Objectives »
1. In the article on Michael Cohen's testimony, transcribe the passage starting with "Good morning. It’s" and going on through "actress Stormy Daniels.".
2. Render this sentence from the article on Michael Cohen's testimony in Spanish: "The jury heard from Daniels last week as prosecutors laid the groundwork for Cohen’s appearance in the first criminal trial of an American president."

Source text »
──────────
Will History Remember Michael Cohen?

Will History Remember Michael Cohen?

  • Post category:New York

Good morning. It’s Tuesday. Today we’ll review Michael Cohen’s testimony at Donald Trump’s hush-money trial — and look at whether it was historically significant. We’ll also get details on the first day of the corruption trial of Senator Robert Menendez of New Jersey.

In a trial that has already had some never-before days, Monday was another: Michael Cohen, Donald Trump’s former fixer-turned-archenemy, described a $130,000 hush-money payment to the porn actress Stormy Daniels.

“Just take care of it,” Cohen said Trump told him.

Cohen told the jury that Daniels’s story of a tryst in a Nevada hotel room posed a “catastrophic” threat to Trump’s 2016 presidential campaign. Cohen paid Daniels himself, and he testified that Trump had approved a plan to reimburse him after the election. That repayment is the basis of the 34 felony counts against Trump, which charge that he falsified business records by putting the reimbursement in the category of ordinary business expenses.

The jury heard from Daniels last week as prosecutors laid the groundwork for Cohen’s appearance in the first criminal trial of an American president. His testimony prompted the question of how big a moment Cohen’s appearance was.

“Is it a moment that matters is the question,” Julian Zelizer, a professor of history and public affairs at Princeton, said.

“If this trial leads to a conviction and somehow that conviction changes the politics of 2024 and he does not win re-election, it will matter more,” he said. But if it does not have a dramatic effect and Trump is re-elected, whether convicted or not, Zelizer said he doubted that Cohen’s testimony “will be of that much interest, other than a few lines in the history books.”

“It is a wait-and-see situation,” he said.

Timothy Naftali, who teaches about the presidency at Columbia University’s School of International and Public Affairs, likened Cohen to John Dean, the White House counsel in the Nixon administration whose testimony before a congressional committee helped to bring down Richard Nixon.

“This is not the same as Watergate — the issues are different — but the central questions of conspiracy and cover-up, they’re the same,” Naftali said. “The challenge for the prosecutors is to make this closer to Watergate. Watergate was a breaking and entering, but it was clearly always designed to affect an election. Here we have hush money and illegal accounting, but the effort alleged by the prosecutors was the same — the desire to influence an American election.”
──────────
Data listing
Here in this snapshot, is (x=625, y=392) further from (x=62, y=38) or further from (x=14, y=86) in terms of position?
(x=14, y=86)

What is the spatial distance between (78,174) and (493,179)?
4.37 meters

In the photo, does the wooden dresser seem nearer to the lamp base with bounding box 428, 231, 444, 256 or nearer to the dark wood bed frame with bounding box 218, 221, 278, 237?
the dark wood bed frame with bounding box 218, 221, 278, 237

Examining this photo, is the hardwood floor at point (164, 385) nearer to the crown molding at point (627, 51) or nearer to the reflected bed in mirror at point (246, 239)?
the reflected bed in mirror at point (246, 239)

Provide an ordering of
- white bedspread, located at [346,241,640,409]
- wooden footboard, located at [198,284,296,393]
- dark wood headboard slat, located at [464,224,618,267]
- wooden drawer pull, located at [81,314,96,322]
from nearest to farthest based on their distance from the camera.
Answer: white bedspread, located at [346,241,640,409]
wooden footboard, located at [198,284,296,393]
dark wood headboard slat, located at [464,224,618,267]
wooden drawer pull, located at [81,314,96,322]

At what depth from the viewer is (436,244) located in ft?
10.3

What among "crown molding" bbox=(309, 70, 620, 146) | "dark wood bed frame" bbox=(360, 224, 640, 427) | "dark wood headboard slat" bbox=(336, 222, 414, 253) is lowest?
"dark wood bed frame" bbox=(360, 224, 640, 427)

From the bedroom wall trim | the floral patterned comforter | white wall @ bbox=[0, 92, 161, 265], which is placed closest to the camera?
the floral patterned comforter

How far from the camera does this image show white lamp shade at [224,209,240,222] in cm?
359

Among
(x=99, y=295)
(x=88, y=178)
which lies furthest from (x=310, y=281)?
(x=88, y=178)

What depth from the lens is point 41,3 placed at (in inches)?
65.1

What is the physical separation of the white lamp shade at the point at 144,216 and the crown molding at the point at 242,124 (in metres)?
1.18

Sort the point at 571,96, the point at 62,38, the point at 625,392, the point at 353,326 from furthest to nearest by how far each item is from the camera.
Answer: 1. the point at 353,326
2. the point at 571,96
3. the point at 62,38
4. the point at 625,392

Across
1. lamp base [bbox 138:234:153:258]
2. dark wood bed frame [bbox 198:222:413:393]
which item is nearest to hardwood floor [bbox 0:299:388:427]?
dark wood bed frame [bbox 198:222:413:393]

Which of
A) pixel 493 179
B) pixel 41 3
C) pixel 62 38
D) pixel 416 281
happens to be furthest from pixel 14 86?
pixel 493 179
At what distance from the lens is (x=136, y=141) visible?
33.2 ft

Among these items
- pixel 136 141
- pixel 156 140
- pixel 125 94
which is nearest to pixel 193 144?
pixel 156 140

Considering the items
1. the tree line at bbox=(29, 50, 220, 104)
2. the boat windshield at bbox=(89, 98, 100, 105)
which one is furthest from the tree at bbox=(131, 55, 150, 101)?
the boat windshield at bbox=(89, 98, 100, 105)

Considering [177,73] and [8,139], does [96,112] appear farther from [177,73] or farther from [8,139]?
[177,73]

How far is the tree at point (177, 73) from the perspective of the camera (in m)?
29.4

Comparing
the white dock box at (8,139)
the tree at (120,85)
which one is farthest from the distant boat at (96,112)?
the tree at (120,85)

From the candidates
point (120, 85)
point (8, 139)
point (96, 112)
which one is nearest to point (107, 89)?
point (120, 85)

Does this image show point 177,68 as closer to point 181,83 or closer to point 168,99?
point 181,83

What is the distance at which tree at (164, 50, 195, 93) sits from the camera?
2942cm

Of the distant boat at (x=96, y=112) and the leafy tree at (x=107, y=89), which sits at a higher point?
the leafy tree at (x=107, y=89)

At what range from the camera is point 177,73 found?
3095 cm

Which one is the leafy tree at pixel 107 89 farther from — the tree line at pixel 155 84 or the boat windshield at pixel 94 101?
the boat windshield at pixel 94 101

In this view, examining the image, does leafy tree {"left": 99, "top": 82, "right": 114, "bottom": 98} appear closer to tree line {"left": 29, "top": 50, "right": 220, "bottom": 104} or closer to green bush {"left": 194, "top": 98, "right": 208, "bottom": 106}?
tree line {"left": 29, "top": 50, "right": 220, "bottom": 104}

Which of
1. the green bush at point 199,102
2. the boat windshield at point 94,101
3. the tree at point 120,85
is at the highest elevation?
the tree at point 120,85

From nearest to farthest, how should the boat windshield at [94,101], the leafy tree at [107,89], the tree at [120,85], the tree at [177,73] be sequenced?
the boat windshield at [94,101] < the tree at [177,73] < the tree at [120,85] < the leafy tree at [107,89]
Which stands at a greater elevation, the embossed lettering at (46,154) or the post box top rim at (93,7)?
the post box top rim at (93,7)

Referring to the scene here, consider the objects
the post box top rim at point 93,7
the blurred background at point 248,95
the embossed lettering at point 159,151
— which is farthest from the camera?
──────────
Solutions for each task »
1.
Good morning. It’s Tuesday. Today we’ll review Michael Cohen’s testimony at Donald Trump’s hush-money trial — and look at whether it was historically significant. We’ll also get details on the first day of the corruption trial of Senator Robert Menendez of New Jersey.

In a trial that has already had some never-before days, Monday was another: Michael Cohen, Donald Trump’s former fixer-turned-archenemy, described a $130,000 hush-money payment to the porn actress Stormy Daniels.

2. El jurado escuchó a Daniels la semana pasada mientras los fiscales sentaban las bases para la comparecencia de Cohen en el primer juicio penal a un presidente estadounidense.